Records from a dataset
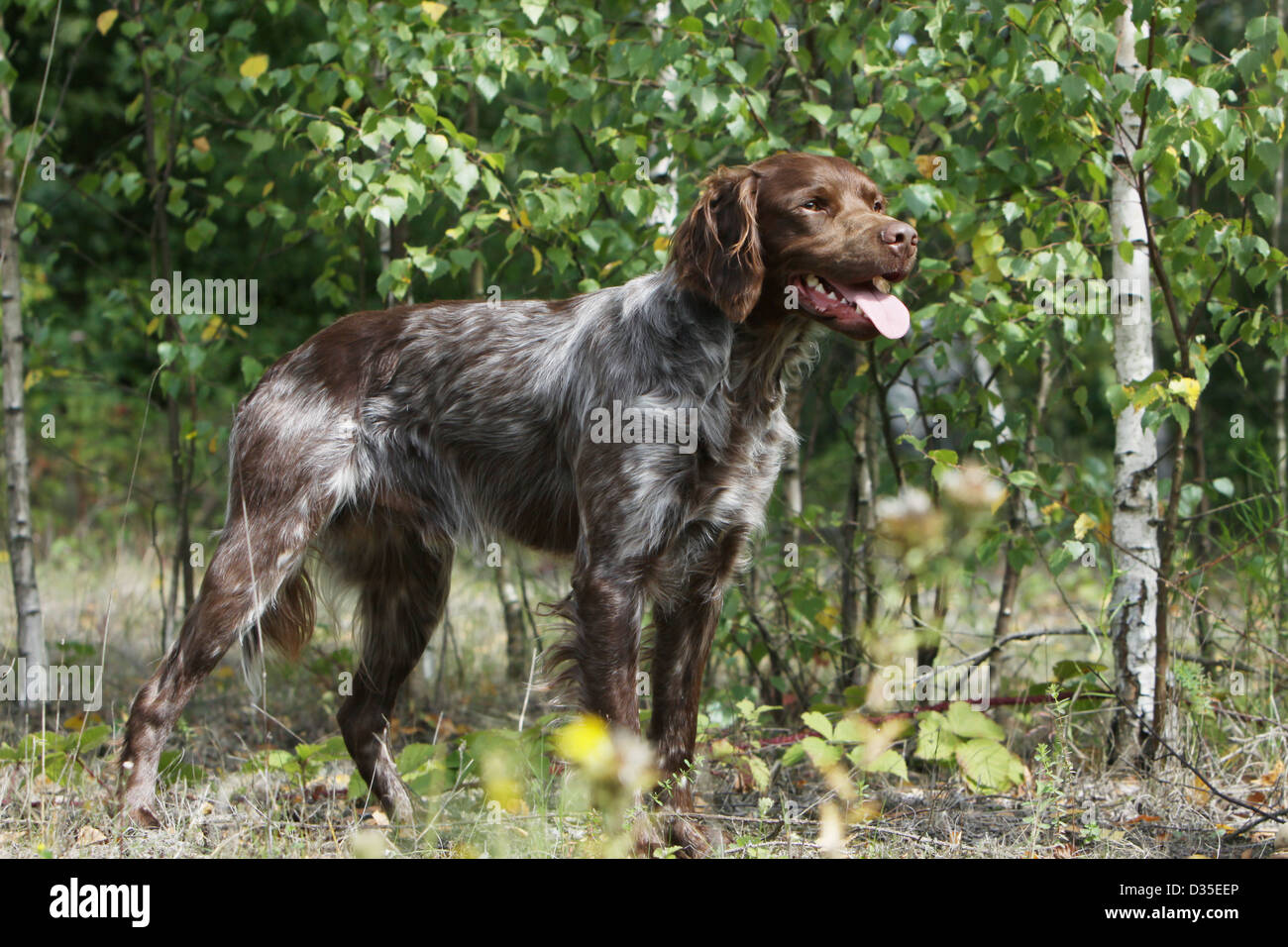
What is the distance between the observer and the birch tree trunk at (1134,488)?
164 inches

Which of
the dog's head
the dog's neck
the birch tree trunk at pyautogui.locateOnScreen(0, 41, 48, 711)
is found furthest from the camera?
the birch tree trunk at pyautogui.locateOnScreen(0, 41, 48, 711)

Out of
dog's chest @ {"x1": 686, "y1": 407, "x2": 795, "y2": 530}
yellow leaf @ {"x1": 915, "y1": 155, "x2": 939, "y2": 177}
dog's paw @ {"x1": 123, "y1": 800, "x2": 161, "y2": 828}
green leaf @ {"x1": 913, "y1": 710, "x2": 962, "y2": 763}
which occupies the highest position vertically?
yellow leaf @ {"x1": 915, "y1": 155, "x2": 939, "y2": 177}

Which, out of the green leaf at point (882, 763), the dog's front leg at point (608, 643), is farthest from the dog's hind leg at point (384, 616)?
the green leaf at point (882, 763)

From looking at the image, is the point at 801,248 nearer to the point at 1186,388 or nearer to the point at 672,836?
the point at 1186,388

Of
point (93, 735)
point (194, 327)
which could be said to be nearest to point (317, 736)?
point (93, 735)

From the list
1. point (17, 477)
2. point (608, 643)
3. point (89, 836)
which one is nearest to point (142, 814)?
point (89, 836)

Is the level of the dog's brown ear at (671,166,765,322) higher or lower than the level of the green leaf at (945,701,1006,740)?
higher

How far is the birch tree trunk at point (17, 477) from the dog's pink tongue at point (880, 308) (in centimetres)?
332

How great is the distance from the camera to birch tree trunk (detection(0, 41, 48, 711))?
16.0 ft

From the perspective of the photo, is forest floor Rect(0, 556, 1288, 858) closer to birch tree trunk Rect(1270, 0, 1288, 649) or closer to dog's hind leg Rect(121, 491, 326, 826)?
dog's hind leg Rect(121, 491, 326, 826)

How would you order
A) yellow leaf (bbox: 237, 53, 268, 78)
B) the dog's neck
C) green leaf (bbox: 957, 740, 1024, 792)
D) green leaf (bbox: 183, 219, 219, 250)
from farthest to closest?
green leaf (bbox: 183, 219, 219, 250) → yellow leaf (bbox: 237, 53, 268, 78) → green leaf (bbox: 957, 740, 1024, 792) → the dog's neck

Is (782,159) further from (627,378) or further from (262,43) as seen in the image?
(262,43)

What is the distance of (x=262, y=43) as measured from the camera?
652 cm

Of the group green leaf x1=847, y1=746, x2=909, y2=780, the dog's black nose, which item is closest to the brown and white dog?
the dog's black nose
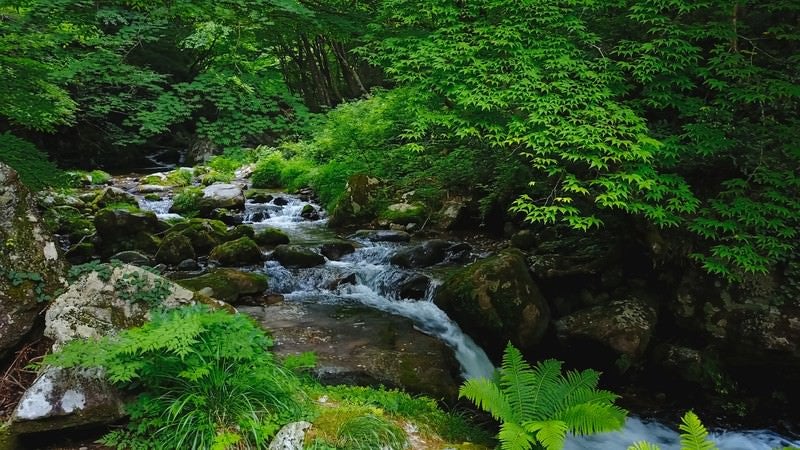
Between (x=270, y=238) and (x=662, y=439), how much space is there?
336 inches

:: REQUIREMENT ::
Copy out all of the records above word for word, leaving out the pictures.

:: TASK OUTPUT ::
What is the distance between the observer and the birch tree trunk at (1134,488)?
164 inches

Which of
the dog's head
the dog's neck
the birch tree trunk at pyautogui.locateOnScreen(0, 41, 48, 711)
is found furthest from the camera?
the birch tree trunk at pyautogui.locateOnScreen(0, 41, 48, 711)

Out of
dog's chest @ {"x1": 686, "y1": 407, "x2": 795, "y2": 530}
yellow leaf @ {"x1": 915, "y1": 155, "x2": 939, "y2": 177}
dog's paw @ {"x1": 123, "y1": 800, "x2": 161, "y2": 828}
green leaf @ {"x1": 913, "y1": 710, "x2": 962, "y2": 763}
which occupies the highest position vertically?
yellow leaf @ {"x1": 915, "y1": 155, "x2": 939, "y2": 177}

Which, out of the green leaf at point (882, 763), the dog's front leg at point (608, 643), is farthest from the dog's hind leg at point (384, 616)?
the green leaf at point (882, 763)

From looking at the image, is the point at 801,248 nearer to the point at 1186,388 or nearer to the point at 672,836?
the point at 1186,388

Of
point (93, 735)
point (194, 327)
which could be said to be nearest to point (317, 736)?
point (93, 735)

From the list
1. point (17, 477)
2. point (608, 643)
3. point (89, 836)
which one is nearest to point (142, 814)?
point (89, 836)

Is the level of the dog's brown ear at (671,166,765,322) higher or lower than the level of the green leaf at (945,701,1006,740)?
higher

How far is the birch tree trunk at point (17, 477) from the dog's pink tongue at point (880, 308) (in centimetres)?
332

How great is the distance from the camera to birch tree trunk (detection(0, 41, 48, 711))?
16.0 ft

From the perspective of the photo, is forest floor Rect(0, 556, 1288, 858) closer to birch tree trunk Rect(1270, 0, 1288, 649) or closer to dog's hind leg Rect(121, 491, 326, 826)?
dog's hind leg Rect(121, 491, 326, 826)

How would you order
A) yellow leaf (bbox: 237, 53, 268, 78)
B) the dog's neck
C) green leaf (bbox: 957, 740, 1024, 792)
D) green leaf (bbox: 183, 219, 219, 250)
from farthest to closest?
green leaf (bbox: 183, 219, 219, 250) → yellow leaf (bbox: 237, 53, 268, 78) → green leaf (bbox: 957, 740, 1024, 792) → the dog's neck

Is (782,159) further from (627,378) or further from (262,43) as seen in the image?
(262,43)

What is the distance of (x=262, y=43) as measured from the camera?
652 cm

Of the group green leaf x1=847, y1=746, x2=909, y2=780, the dog's black nose, which item is closest to the brown and white dog?
the dog's black nose
Between (x=270, y=238) and (x=662, y=439), how much space is there?
336 inches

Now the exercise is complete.